Thiago caught sight of her and paused, watching her approach. The soldiers followed his gaze, the sphinxes, too. All regarded her with identical nonexpressions, but Thiago smiled. “Karou,” he said. “Did everything go all right in town?”

“Oh. Fine.” Her hands were clammy. “You don’t have to stop. I was just going to listen.”

The Wolf cocked his head slightly, looking perplexed. “Listen?”

“To the report.” Karou felt herself shrinking, faltering. “I just want to know what we’re doing.”

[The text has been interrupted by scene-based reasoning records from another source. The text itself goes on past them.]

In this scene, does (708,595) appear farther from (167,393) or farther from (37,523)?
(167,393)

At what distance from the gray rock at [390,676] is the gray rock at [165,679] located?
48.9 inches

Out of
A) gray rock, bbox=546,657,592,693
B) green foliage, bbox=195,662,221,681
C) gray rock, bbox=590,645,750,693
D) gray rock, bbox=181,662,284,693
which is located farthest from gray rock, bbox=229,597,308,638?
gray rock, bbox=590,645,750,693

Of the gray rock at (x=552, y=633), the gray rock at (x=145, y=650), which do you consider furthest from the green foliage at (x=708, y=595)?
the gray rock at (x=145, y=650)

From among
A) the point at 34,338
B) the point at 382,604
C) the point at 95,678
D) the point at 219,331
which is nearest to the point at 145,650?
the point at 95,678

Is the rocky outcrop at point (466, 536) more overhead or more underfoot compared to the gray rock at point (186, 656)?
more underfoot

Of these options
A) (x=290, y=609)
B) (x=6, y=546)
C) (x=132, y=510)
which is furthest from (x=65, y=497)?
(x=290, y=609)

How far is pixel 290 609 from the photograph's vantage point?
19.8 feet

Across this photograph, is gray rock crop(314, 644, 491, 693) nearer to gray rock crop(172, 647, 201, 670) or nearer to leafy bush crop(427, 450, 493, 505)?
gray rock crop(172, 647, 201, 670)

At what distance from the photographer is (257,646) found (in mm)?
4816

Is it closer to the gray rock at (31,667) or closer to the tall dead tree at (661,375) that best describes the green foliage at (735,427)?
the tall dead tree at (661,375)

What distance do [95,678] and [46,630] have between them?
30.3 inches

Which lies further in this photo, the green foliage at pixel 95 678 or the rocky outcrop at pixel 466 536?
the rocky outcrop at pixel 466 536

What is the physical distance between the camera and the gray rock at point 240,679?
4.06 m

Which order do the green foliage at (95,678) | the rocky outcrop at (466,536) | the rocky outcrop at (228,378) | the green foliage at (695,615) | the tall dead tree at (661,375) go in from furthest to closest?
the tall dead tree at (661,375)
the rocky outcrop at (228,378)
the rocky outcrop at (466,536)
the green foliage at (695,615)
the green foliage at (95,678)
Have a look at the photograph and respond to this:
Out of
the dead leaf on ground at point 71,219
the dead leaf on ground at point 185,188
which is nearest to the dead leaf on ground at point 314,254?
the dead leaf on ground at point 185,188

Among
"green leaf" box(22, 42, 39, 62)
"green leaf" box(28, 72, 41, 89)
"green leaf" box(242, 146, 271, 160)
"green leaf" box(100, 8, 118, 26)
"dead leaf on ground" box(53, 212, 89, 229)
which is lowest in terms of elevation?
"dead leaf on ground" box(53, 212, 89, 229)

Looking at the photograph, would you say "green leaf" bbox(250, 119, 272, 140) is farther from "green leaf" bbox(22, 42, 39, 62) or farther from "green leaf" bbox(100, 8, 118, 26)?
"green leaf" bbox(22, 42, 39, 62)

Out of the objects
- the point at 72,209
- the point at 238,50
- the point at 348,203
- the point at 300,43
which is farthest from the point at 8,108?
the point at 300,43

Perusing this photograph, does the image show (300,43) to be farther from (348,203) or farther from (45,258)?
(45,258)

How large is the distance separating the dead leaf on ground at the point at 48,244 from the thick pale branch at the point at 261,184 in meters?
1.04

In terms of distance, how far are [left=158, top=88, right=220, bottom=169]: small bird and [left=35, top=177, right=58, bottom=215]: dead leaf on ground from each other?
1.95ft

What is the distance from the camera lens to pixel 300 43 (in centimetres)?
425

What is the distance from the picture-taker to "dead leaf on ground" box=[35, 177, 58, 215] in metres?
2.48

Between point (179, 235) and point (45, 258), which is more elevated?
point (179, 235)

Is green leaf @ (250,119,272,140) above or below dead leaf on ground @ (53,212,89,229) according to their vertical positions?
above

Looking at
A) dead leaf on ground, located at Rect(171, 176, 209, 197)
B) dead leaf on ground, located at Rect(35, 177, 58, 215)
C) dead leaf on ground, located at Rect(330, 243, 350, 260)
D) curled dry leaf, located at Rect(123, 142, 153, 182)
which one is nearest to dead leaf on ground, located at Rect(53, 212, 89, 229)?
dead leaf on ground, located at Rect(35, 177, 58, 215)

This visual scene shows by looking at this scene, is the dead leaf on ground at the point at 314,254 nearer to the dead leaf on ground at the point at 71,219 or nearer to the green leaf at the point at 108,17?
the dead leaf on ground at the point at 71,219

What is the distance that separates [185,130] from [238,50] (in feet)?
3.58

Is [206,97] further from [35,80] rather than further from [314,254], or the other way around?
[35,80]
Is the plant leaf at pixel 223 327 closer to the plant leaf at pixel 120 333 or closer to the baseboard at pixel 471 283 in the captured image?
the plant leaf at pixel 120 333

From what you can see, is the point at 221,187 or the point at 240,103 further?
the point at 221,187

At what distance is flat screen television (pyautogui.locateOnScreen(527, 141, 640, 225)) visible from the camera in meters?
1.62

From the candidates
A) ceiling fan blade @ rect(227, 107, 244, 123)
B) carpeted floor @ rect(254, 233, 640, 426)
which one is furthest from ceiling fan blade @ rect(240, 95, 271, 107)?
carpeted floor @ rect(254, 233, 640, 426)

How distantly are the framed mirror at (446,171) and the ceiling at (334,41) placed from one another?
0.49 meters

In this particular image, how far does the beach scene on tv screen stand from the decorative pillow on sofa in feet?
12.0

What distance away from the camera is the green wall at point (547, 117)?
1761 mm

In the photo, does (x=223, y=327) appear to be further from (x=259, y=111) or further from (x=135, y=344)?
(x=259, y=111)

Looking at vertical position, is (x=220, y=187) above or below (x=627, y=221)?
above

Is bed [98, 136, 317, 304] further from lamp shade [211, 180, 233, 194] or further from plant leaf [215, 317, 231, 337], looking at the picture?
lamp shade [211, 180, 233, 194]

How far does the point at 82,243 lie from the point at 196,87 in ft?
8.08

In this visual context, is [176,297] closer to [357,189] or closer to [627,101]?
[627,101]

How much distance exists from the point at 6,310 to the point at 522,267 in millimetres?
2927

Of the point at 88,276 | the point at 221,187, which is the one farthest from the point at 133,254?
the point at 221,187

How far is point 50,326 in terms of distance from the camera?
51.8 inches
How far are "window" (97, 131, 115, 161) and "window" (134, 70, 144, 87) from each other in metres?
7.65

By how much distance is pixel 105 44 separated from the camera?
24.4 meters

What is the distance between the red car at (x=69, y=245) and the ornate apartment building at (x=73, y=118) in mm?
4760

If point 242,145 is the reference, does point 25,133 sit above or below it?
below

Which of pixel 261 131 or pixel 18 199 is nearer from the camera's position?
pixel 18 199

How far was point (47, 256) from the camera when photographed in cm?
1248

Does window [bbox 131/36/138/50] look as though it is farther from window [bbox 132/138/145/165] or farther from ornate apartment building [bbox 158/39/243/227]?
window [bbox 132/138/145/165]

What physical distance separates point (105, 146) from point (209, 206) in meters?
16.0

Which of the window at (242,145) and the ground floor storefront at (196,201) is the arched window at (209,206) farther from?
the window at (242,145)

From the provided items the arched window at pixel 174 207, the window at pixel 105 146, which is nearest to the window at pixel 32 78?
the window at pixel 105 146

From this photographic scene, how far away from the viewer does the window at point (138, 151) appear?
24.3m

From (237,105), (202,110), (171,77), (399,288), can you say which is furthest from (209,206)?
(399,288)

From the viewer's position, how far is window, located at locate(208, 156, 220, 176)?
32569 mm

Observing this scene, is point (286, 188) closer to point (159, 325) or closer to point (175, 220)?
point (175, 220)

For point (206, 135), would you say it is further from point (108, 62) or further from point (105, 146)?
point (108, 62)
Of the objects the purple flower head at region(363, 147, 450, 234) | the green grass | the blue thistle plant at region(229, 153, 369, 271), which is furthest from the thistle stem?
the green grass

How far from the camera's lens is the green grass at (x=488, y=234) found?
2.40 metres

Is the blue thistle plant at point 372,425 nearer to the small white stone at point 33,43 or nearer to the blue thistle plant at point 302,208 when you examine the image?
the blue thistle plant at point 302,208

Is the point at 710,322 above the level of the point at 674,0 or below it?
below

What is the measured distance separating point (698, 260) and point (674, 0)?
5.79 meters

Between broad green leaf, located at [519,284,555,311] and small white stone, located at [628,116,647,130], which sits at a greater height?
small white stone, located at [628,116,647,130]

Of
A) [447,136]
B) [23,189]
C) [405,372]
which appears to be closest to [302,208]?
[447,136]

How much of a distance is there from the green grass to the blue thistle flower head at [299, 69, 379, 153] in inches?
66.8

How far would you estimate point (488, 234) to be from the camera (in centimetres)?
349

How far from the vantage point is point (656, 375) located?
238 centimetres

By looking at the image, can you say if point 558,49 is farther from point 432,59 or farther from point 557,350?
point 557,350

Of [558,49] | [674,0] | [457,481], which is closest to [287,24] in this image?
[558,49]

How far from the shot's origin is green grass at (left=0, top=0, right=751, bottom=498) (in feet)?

She didn’t know what she expected Thiago to say, but not this: “Is there someone in particular that you’re worried about?”

Karou’s face went hot. Insidious implication. “No,” she said, affronted. She was also rattled, realizing that anything she said now would come across as concern for seraphim. For Akiva.

“Well then, don’t worry.” Another smile from the Wolf. “You have enough to think about. You’ve lost the whole day today, and I need to have another team ready by tomorrow. Do you think you can do that?”

“Of course,” Ten answered for her, and she took Karou by the arm as she had the day before. “We’re just going.”

“Good,” said Thiago. “Thank you.” And he waited for them to be gone before resuming speaking.

Karou felt pinched awake from some stupor. It wasn’t that Thiago didn’t want her bothered with details, it was that he flat-out didn’t want her to know what he was doing. As Ten drew her away, she locked eyes—briefly—with Ziri. He looked so guarded. Thiago’s remark… Did they all think she still loved Akiva? And they didn’t even know about Marrakesh and Prague, or that she’d met him again so recently. Met him and… No. Nothing. She’d left him behind. That was what mattered. This time, she had made the right choice.

When they were out of the court, Karou pulled her arm from Ten’s grip, wincing as it dragged at her bruises. “What the hell?” she said. “I think I have a right to know what my pain is paying for.”

“Don’t be a child. We all have our roles to play.”

“Oh. And yours is what, babysitter? I’m sorry, I mean traitor-sitter?”

Ten’s eyes flashed with defiance. “If Thiago asks it, yes.”

“And you’ll do whatever he asks.”

For a second Ten only stared at her as if she were dim-witted. “Of course” was her answer. “And so will you. Especially you. For the good of our people, and the memory of all we’ve lost, and the very great debt you owe.”

Karou’s shame response was instant, but it was followed this time by a surge of anger. They would never let her forget what she had done. She was here willingly, when she, unlike they, had a choice in the matter. She had a whole other life, and right now she really just wanted to fly back to it, back to Prague and her friends and art and tea and worrying about nothing more dire than butterflies in her belly—Papilio stomachus, she recalled with an ache. How quaint and small that life seemed now, like something you could fit inside a snow globe.

She wouldn’t go. Ten was right: She did owe a debt. But she was sick to death of the cowering thing she’d become. She thought Brimstone would scarcely recognize this compliant little shame-creature; she had certainly never followed his orders so meekly.